To accompany OpenPhenom-S/16, Recursion is releasing the RxRx3-core dataset, a challenge dataset in phenomics optimized for the research community. RxRx3-core includes labeled images of 735 genetic knockouts and 1,674 small-molecule perturbations drawn from the RxRx3 dataset, image embeddings computed with OpenPhenom-S/16, and associations between the included small molecules and genes. The dataset contains 6-channel Cell Painting images and associated embeddings from 222,601 wells but is less than 18Gb, making it incredibly accessible to the research community.

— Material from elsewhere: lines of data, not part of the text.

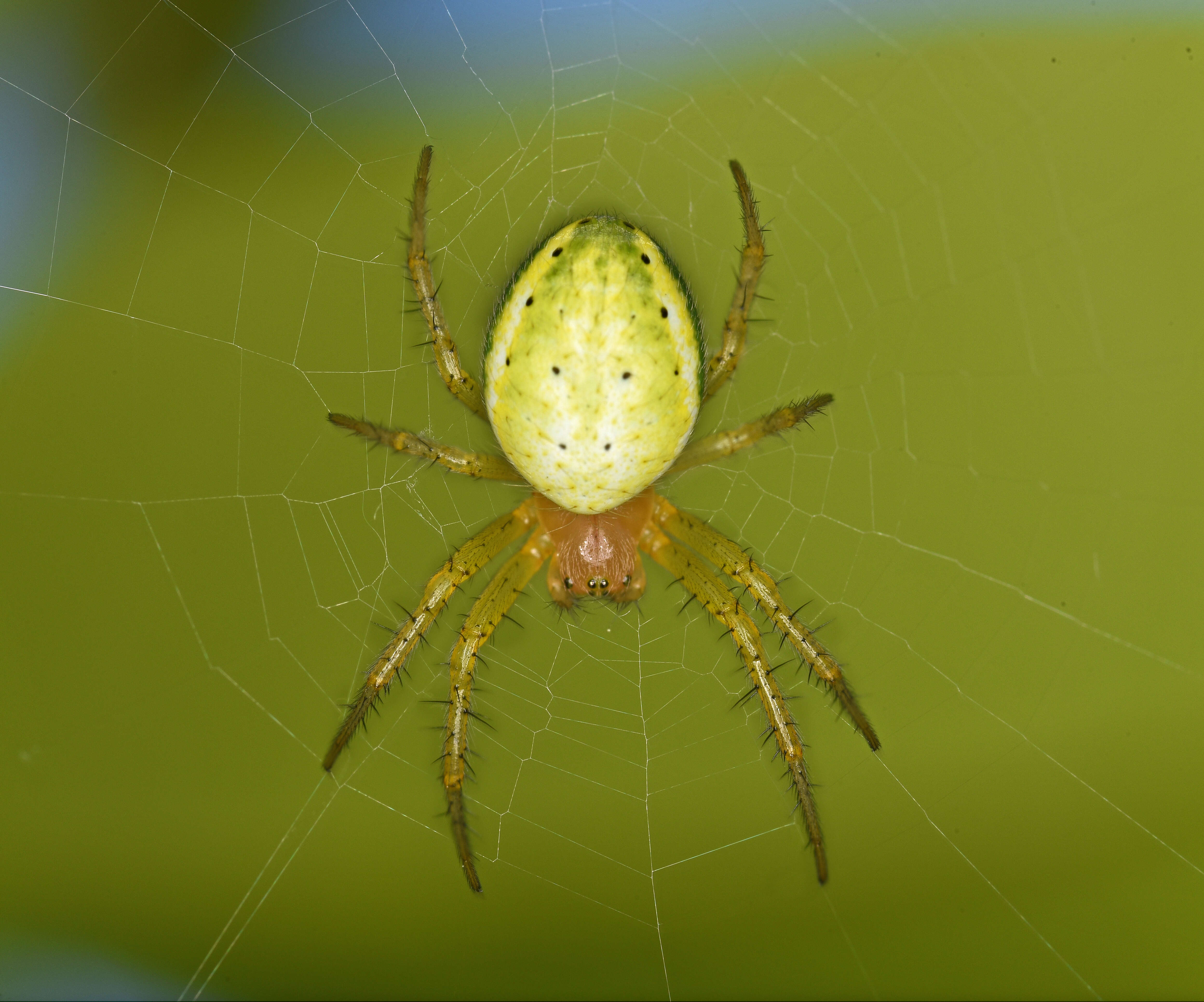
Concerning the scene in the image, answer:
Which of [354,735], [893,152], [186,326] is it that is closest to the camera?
[354,735]

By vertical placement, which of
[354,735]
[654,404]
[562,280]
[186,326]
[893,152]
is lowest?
[354,735]

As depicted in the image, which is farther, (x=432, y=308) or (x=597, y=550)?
(x=597, y=550)

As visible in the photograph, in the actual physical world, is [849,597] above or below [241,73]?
below

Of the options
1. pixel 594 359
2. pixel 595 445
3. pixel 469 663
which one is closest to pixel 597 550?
pixel 469 663

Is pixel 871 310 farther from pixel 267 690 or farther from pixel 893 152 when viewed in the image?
pixel 267 690

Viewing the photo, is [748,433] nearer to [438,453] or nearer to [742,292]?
[742,292]

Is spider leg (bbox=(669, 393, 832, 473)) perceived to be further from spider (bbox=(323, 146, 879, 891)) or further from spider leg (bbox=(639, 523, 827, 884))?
spider leg (bbox=(639, 523, 827, 884))

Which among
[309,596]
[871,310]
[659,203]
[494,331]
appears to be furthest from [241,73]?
[871,310]

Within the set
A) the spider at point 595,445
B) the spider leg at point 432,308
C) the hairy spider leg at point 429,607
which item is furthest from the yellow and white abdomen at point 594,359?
the hairy spider leg at point 429,607
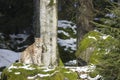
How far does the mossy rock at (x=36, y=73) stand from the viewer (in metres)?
8.18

Mapping the mechanisms by which drugs exert their actions is an important challenge in advancing the use of high-dimensional biological data like phenomics. We are excited to release the first dataset of this scale probing concentration-response along with a benchmark and model to enable the research community to rapidly advance this space.
from datasets import load_dataset
rxrx3_core = load_dataset("recursionpharma/rxrx3-core")
from huggingface_hub import hf_hub_download
import pandas as pd
file_path_metadata =
hf_hub_download("recursionpharma/rxrx3-core",
filename="metadata_rxrx3_core.csv",repo_type="dataset")
file_path_embs = hf_hub_download("recursionpharma/rxrx3-core", filename="OpenPhenom_rxrx3_core_embeddings.parquet",repo_type="dataset")
open_phenom_embeddings = pd.read_parquet(file_path_embs)
rxrx3_core_metadata = pd.read_csv(file_path_metadata)
Benchmarking code for evaluating biological relationship recall and compound-gene activity using this dataset is available in the EFAAR benchmarking repo.